1 Data Summary

1.1 Overall Database Summary

This report details changes to the Neotoma Paleoecology database since 2022-10-13, and is current up to 2023-10-13. Full documentation of the database can be found in the Neotoma Database Manual. Recent snapshots of the database can be obtained from the Neotoma Snapshot website. This report is generated automatically from an RMarkdown document hosted on GitHub.

Neotoma contains data from 48,245 datasets and 21,762 unique sites. This represents a considerable contribution from members of the scientific community, including 3,842 primary investigators, 1,281 analysts, and stewards for all 37 constituent databases. There are also invaluable and incalculable contributions from the members of the Neotoma Paleoecology Database Community.

1.1.1 Recent Data Updates

1.1.1.1 Site Additions

Figure 1. Locations of newly added sites in Neotoma during the past year. The map is interactive and supports zoom/pan operations. Individual sites can be selected and you will be directed to a link for the Neotoma Explorer.

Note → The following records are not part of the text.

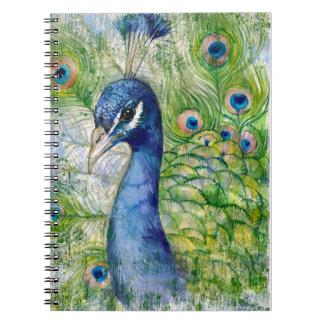O pavão empluma-se o livro de nota caderno espiral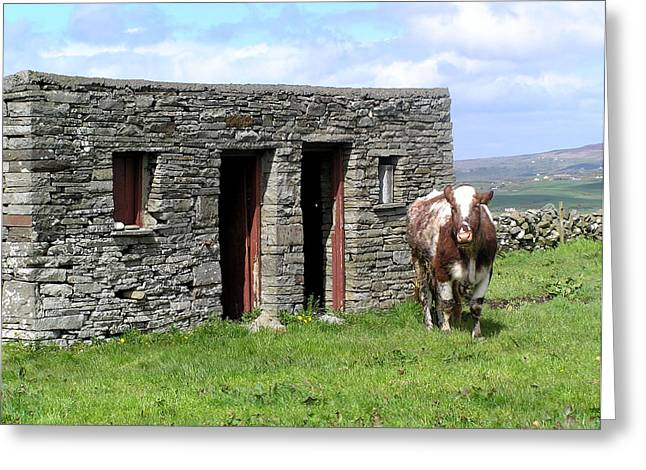 Cow Barn In Ireland Greeting Card by Jeanette Oberholtzer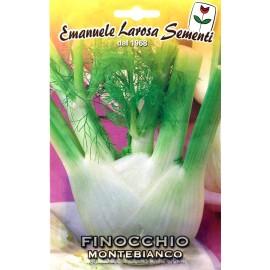 بذر رازیانه ایتالیایی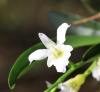 Beclardia macrostachya (Thouars) A. Rich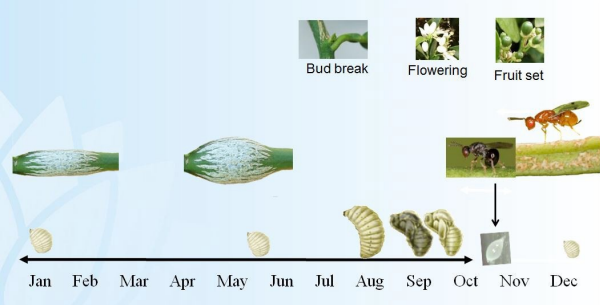 Citrus gall wasp lifecycle Source: DPI NSW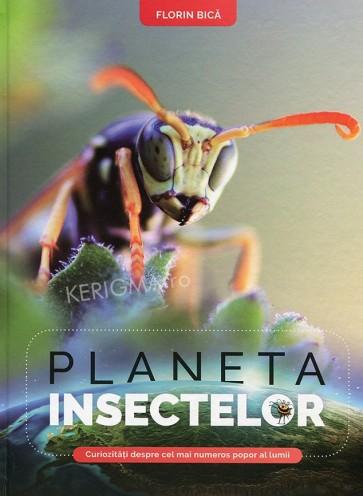 Planeta insectelor. Curiozități despre cel mai numeros popor al lumii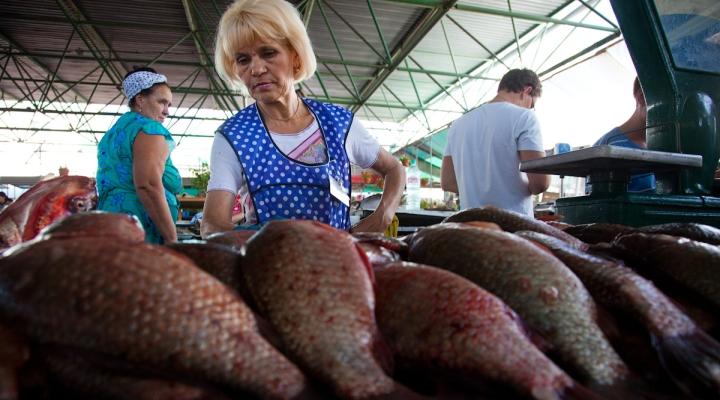 Санкции вынуждают пересмотреть программу поддержки аграриев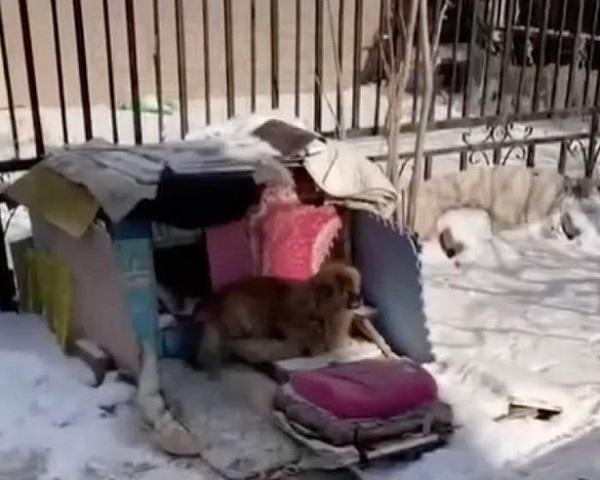 Cảm động chú chó 5 năm ở bãi đậu xe chờ chủ, mắt mờ chân chậm vẫn không từ bỏ hy vọng - Ảnh 1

Of the 1,180 sites added, 241 have been entered as polygons, while 939 are entered as single coordinate points. In general polygons provide more complete information about the site, often representing the particular shape of the depositional environment (lake, archaeological site).

1.1.2 Dataset Additions

Of the 2893 datasets added to Neotoma over the past year, there have been contributions to 18 constituent databases, with the majority from Academy of Natural Sciences of Drexel University. This pattern of contribution is reflected in contributions to dataset types, where we see contributions to 21 dataset types.

Dataset contributions to Neotoma over the previous 18 months. The large number of Neotoma dataset types makes color coding difficult, however results are detailed specifically in Table 1.

Dataset contributions to Neotoma over the previous 18 months. The large number of Neotoma dataset types makes color coding difficult, however results are detailed specifically in Table 1.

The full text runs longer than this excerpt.